Some people in comments there think that Keith Cowing is making too big a deal of NASA’s inability to keep up with who does and doesn’t work for it, and even who still remains on the preferred side of the dirt.

I agree that, in itself, it is a pretty trivial issue, in the context of the much bigger problems at the agency, and it’s certainly one that most people don’t do well with, or many bureaucracies. But I’ll bet that there are some organizations that get this kind of thing right, because they have an organizational culture to get everything they do right. This isn’t, after all (to use the hackneyed and inaccurate expression) rocket science. If NASA can’t do something as basic as this, why should we trust it with billions of taxpayers’ dollars to build manned launch systems? Particularly when, even if they meet their own program goals, they will have such trivial capabilities (a few people to space a few times a year)? And if NASA can’t do something as basic as this, it might be for the same reasons that they have trouble developing new cost-effective launch systems.

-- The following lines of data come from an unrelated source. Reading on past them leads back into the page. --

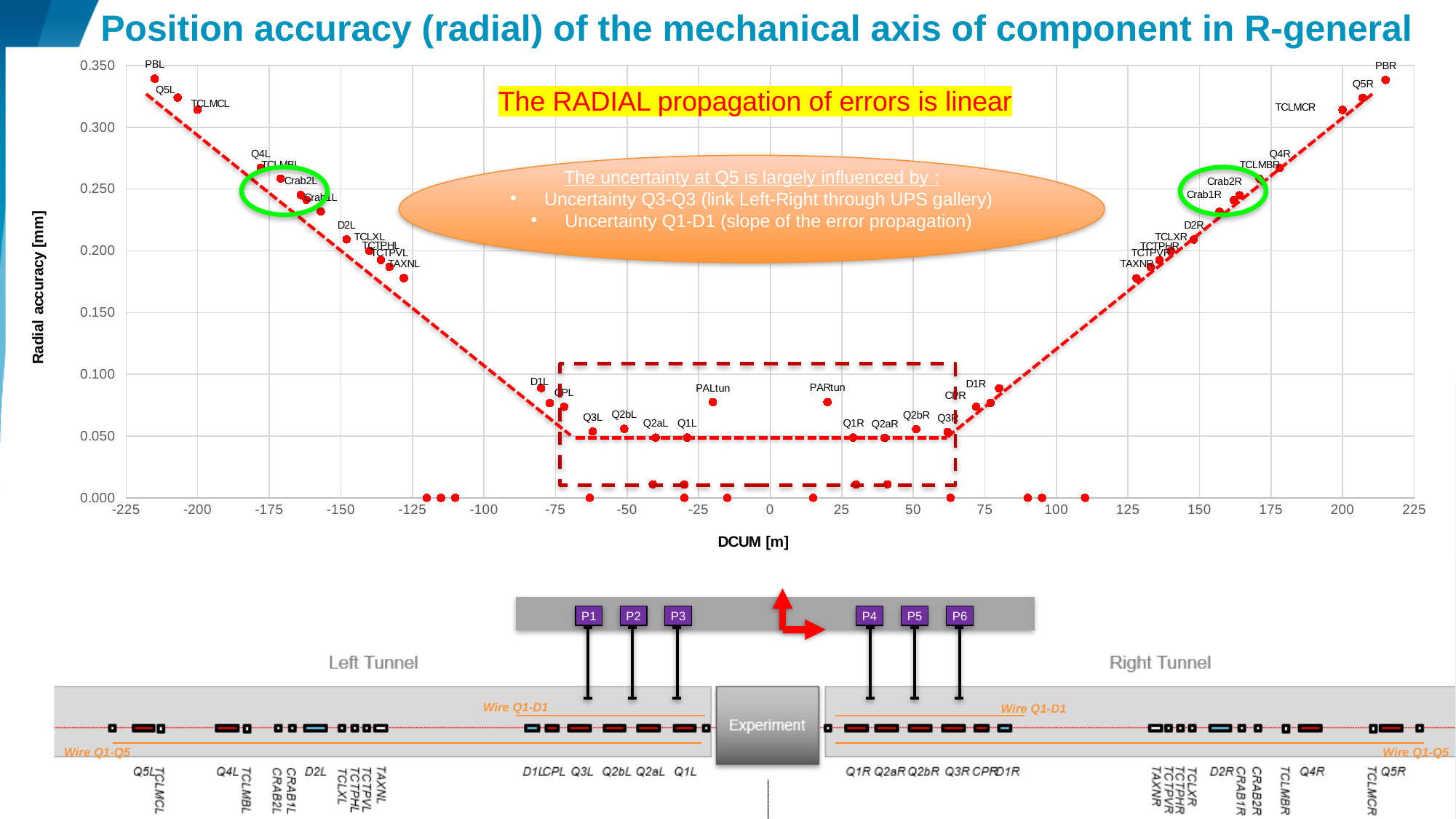
Which has the larger radial accuracy value, PBL or Q1L? PBL Is the radial accuracy value for PBL greater or less than 0.300? greater As DCUM increases from 0 to 225 m, do the radial accuracy values rise or fall? rise Which has the larger radial accuracy value, D1L or Q5L? Q5L Is the radial accuracy value for PALtun greater or less than 0.100? less What statement is highlighted in yellow on the chart? The RADIAL propagation of errors is linear Is the radial accuracy value for D2R greater or less than 0.250? less Which has the larger radial accuracy value, Q4L or D2L? Q4L What is the title of the vertical axis of the chart? Radial accuracy [mm] What kind of chart is shown on the slide? scatter chart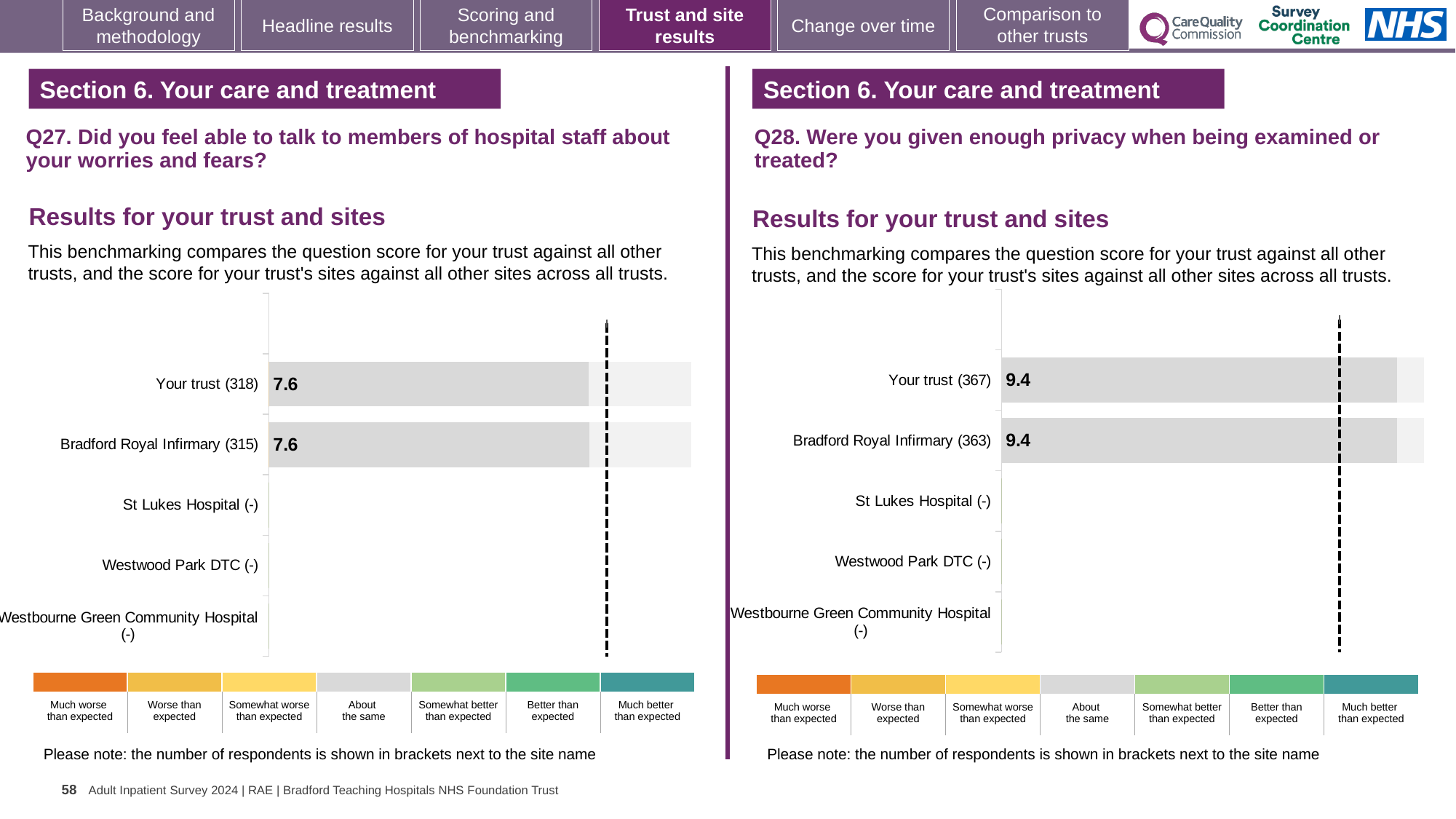
What kind of chart is the Q28 chart (right)? Bar chart How many site/trust categories are listed on the Q27 chart (left)? 5 Which is larger: the Your trust score on the Q27 chart (left) or the Your trust score on the Q28 chart (right)? Q28 chart (right) What is the difference between the Your trust score on the Q28 chart (right) and the Your trust score on the Q27 chart (left)? 1.8 On the Q27 chart (left), how many sites show no score (marked with a dash)? 3 On the Q27 chart (left), what is the score for Your trust? 7.6 On the Q28 chart (right), what is the score for Your trust? 9.4 On the Q28 chart (right), what is the score for Bradford Royal Infirmary? 9.4 On the Q27 chart (left), what is the score for Bradford Royal Infirmary? 7.6 How many colour categories are shown in the legend below the Q28 chart (right)? 7 On the Q27 chart (left), how many respondents are shown in brackets for Your trust? 318 On the Q28 chart (right), how many respondents are shown in brackets for Bradford Royal Infirmary? 363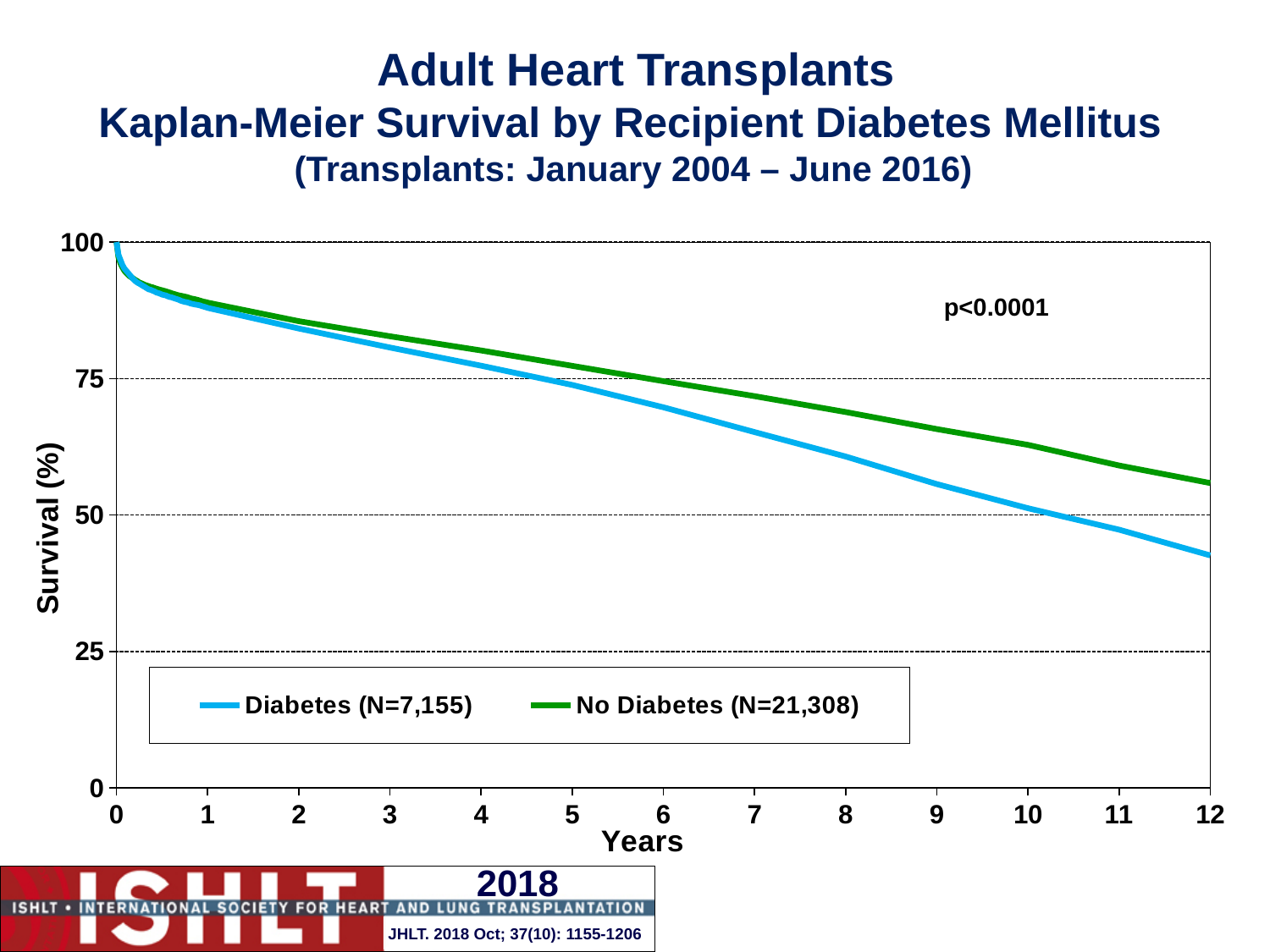
What is the sample size (N) for the Diabetes group shown in the legend? 7,155 Is the survival for the Diabetes group at 12 years greater or less than 50? less What kind of chart is shown on the slide? Line chart What p-value is shown on the chart? p<0.0001 Is the survival for the No Diabetes group at 8 years greater or less than 75? less What is the survival percentage for both groups at year 0? 100 Is the survival for the Diabetes group at 8 years greater or less than 50? greater How many series does the legend list? 2 Do the survival curves rise or fall as years increase? Fall At 12 years, which group has higher survival: Diabetes or No Diabetes? No Diabetes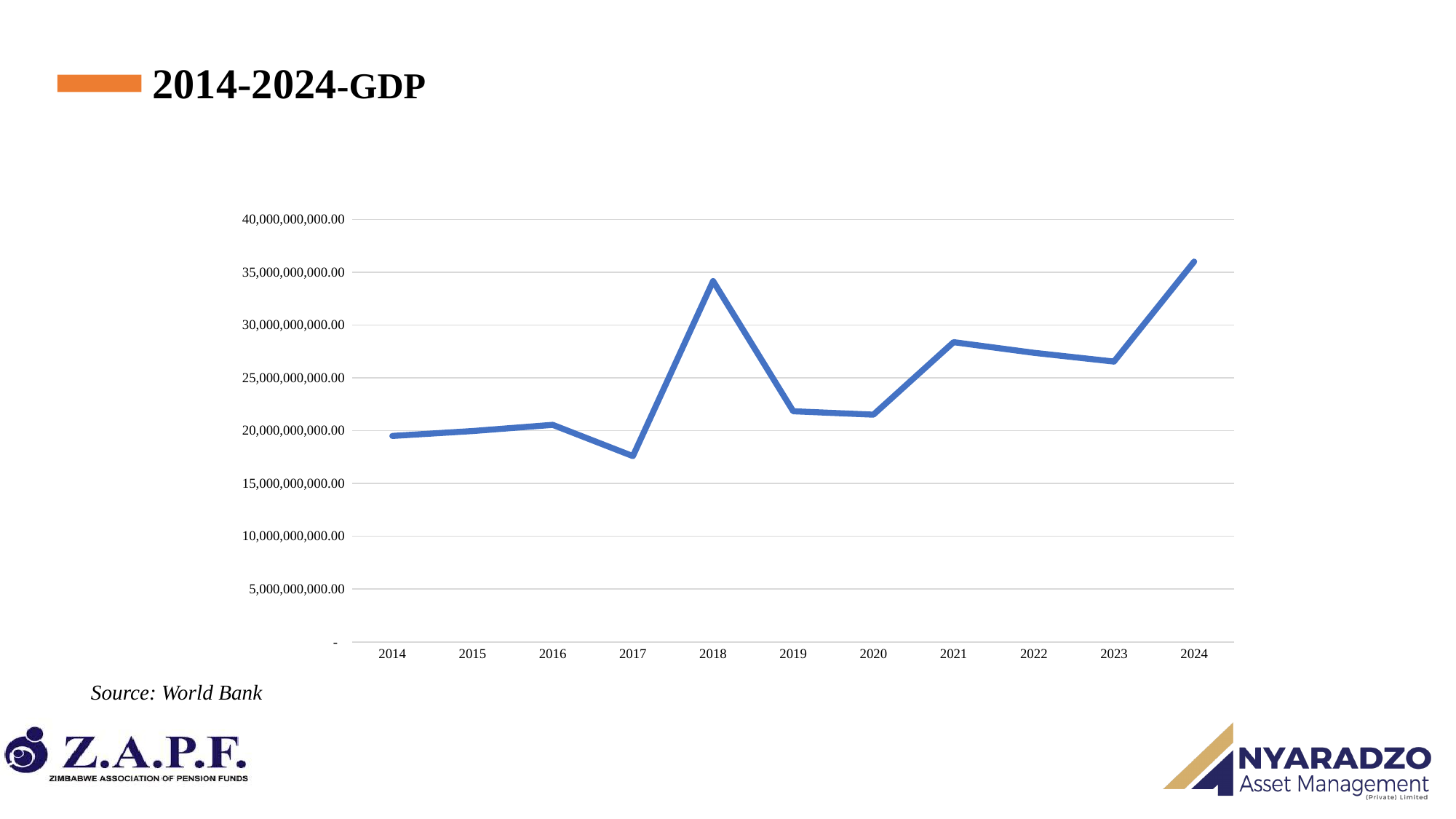
Is the GDP value for 2021 greater or less than 25,000,000,000.00? greater Is the GDP value for 2024 greater or less than 30,000,000,000.00? greater Which year has the lowest GDP value? 2017 Which year has the highest GDP value? 2024 What is the title of the slide? 2014-2024-GDP Is the GDP value for 2018 greater or less than 30,000,000,000.00? greater Does the GDP value rise or fall from 2021 to 2023? Fall What kind of chart is shown on the slide? Line chart Which year has the larger GDP value, 2018 or 2019? 2018 Which year has the larger GDP value, 2021 or 2023? 2021 How many years are plotted along the x axis? 11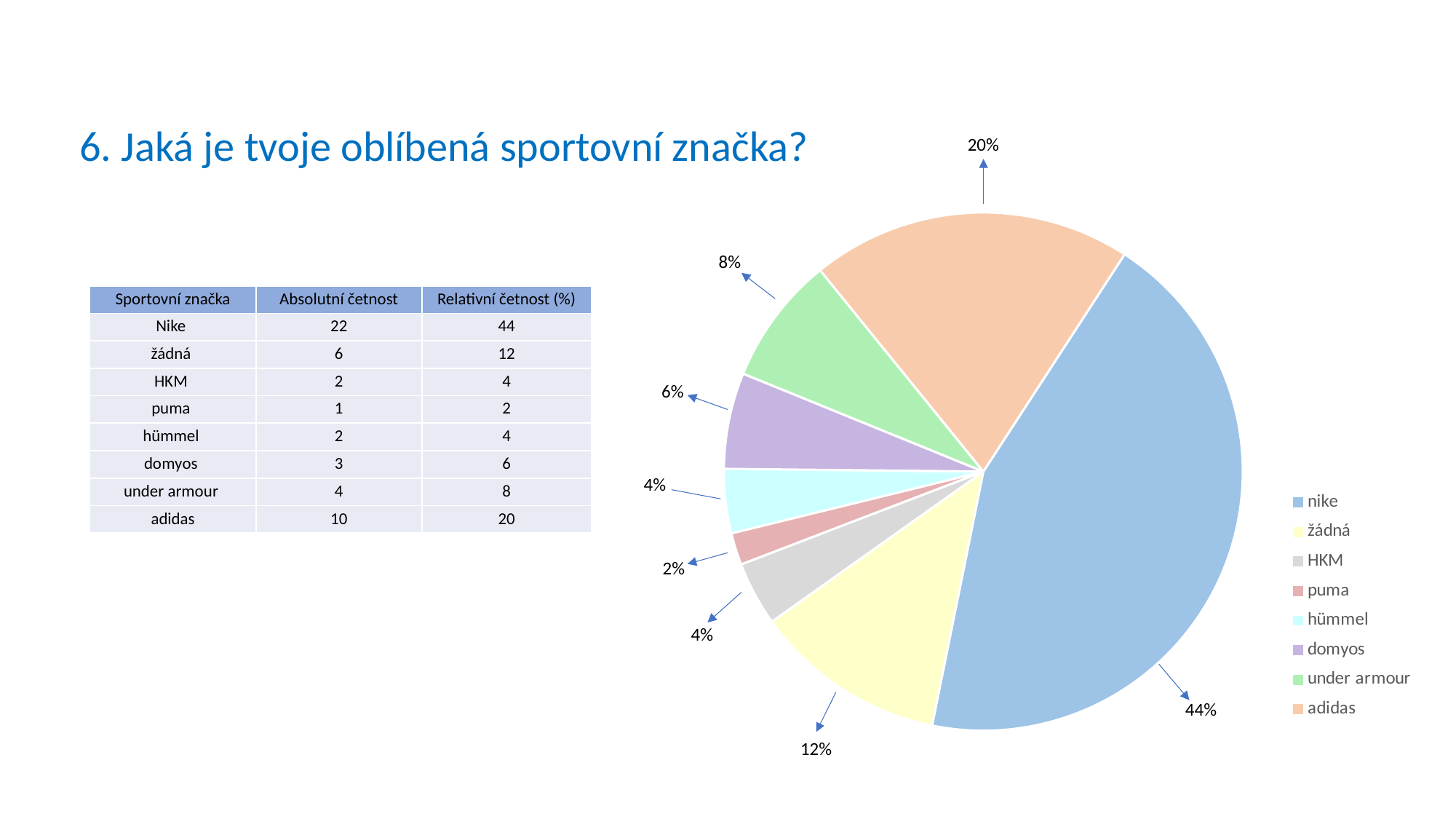
Which category has the largest slice of the pie? nike What share of the pie does the nike slice represent? 44% What share of the pie does the domyos slice represent? 6% What is the difference in percentage points between the nike slice and the adidas slice? 24 What kind of chart is shown on the slide? pie chart How many categories does the legend of the pie chart list? 8 Which category has the smallest slice of the pie? puma What share of the pie does the adidas slice represent? 20% Which slice is larger, žádná or under armour? žádná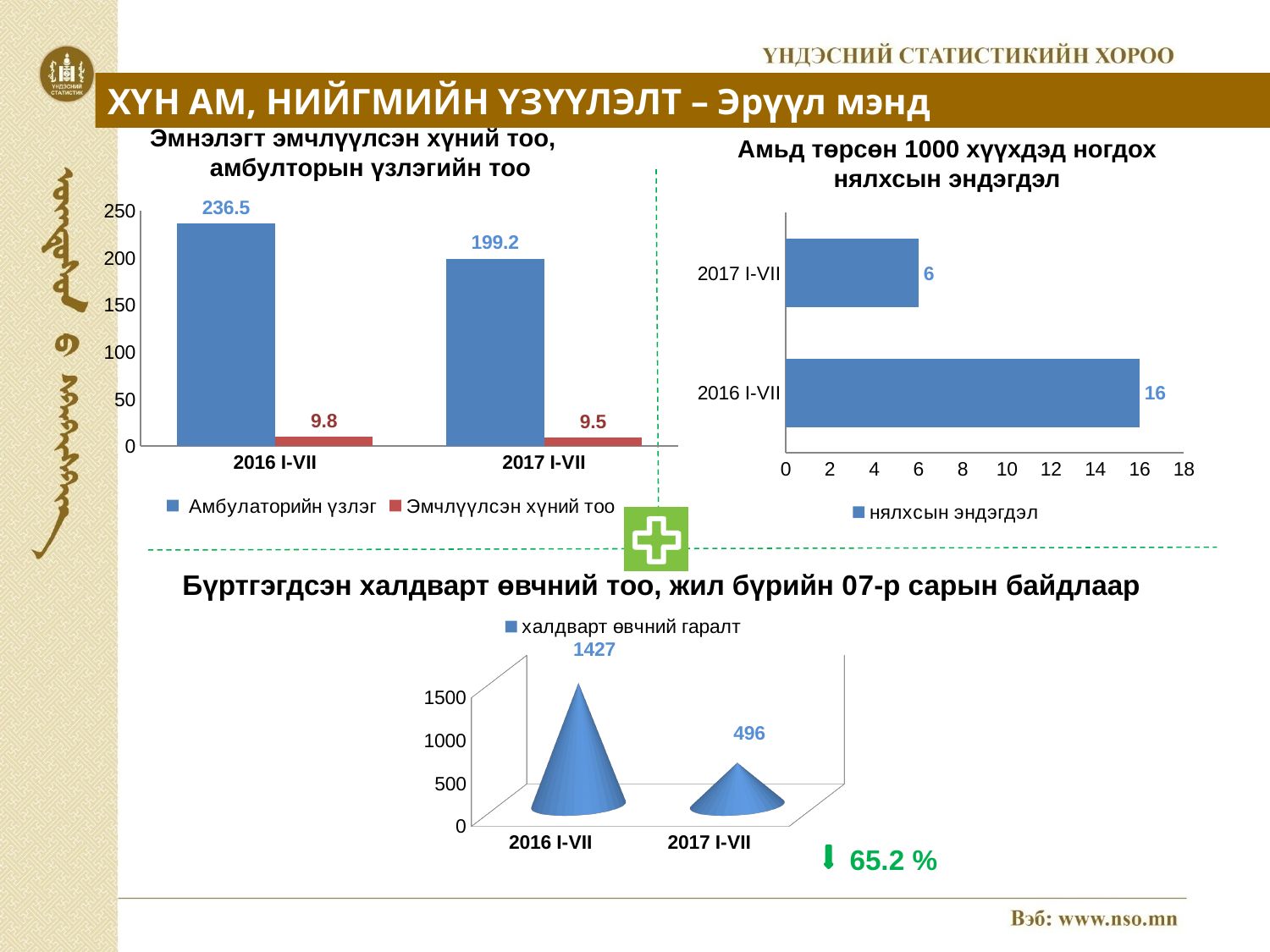
In the top-left chart 'Эмнэлэгт эмчлүүлсэн хүний тоо, амбулторын үзлэгийн тоо', does Амбулаторийн үзлэг rise or fall from 2016 I-VII to 2017 I-VII? fall In the top-right chart 'Амьд төрсөн 1000 хүүхдэд ногдох нялхсын эндэгдэл', what is the difference between the 2016 I-VII and 2017 I-VII values? 10 In the bottom chart 'Бүртгэгдсэн халдварт өвчний тоо, жил бүрийн 07-р сарын байдлаар', which period has the lowest value? 2017 I-VII In the bottom chart 'Бүртгэгдсэн халдварт өвчний тоо, жил бүрийн 07-р сарын байдлаар', what is the value for 2016 I-VII? 1427 In the top-left chart 'Эмнэлэгт эмчлүүлсэн хүний тоо, амбулторын үзлэгийн тоо', by how much did Амбулаторийн үзлэг fall from 2016 I-VII to 2017 I-VII? 37.3 In the top-right chart 'Амьд төрсөн 1000 хүүхдэд ногдох нялхсын эндэгдэл', what is the value for 2017 I-VII? 6 In the top-left chart 'Эмнэлэгт эмчлүүлсэн хүний тоо, амбулторын үзлэгийн тоо', what is the value of Амбулаторийн үзлэг for 2016 I-VII? 236.5 In the bottom chart 'Бүртгэгдсэн халдварт өвчний тоо, жил бүрийн 07-р сарын байдлаар', what percentage change is annotated next to the chart? 65.2 % In the top-left chart 'Эмнэлэгт эмчлүүлсэн хүний тоо, амбулторын үзлэгийн тоо', how many series does the legend list? 2 In the top-right chart 'Амьд төрсөн 1000 хүүхдэд ногдох нялхсын эндэгдэл', what is the value for 2016 I-VII? 16 In the top-left chart 'Эмнэлэгт эмчлүүлсэн хүний тоо, амбулторын үзлэгийн тоо', what is the value of Эмчлүүлсэн хүний тоо for 2017 I-VII? 9.5 What kind of chart is the top-right chart 'Амьд төрсөн 1000 хүүхдэд ногдох нялхсын эндэгдэл'? bar chart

Anyway, the evidence so far indicates that we shouldn’t trust them to do so.

Restoring NIAC?

One of the stupidest and most criminal results of Constellation’s crowding out the rest of the NASA budget was the dismantling of the NASA Institute for Advanced Concepts two years ago. It was only costing a few million dollars a year, and that trivial amount of money, which was providing tremendous bang for the NASA buck, was taken to be poured down the multi-billion-dollar Ares rat hole. Now, apparently, there’s talk of resurrecting it. That would be a small, but vital step in getting the agency back on the right track, if the new administrator follows the advice.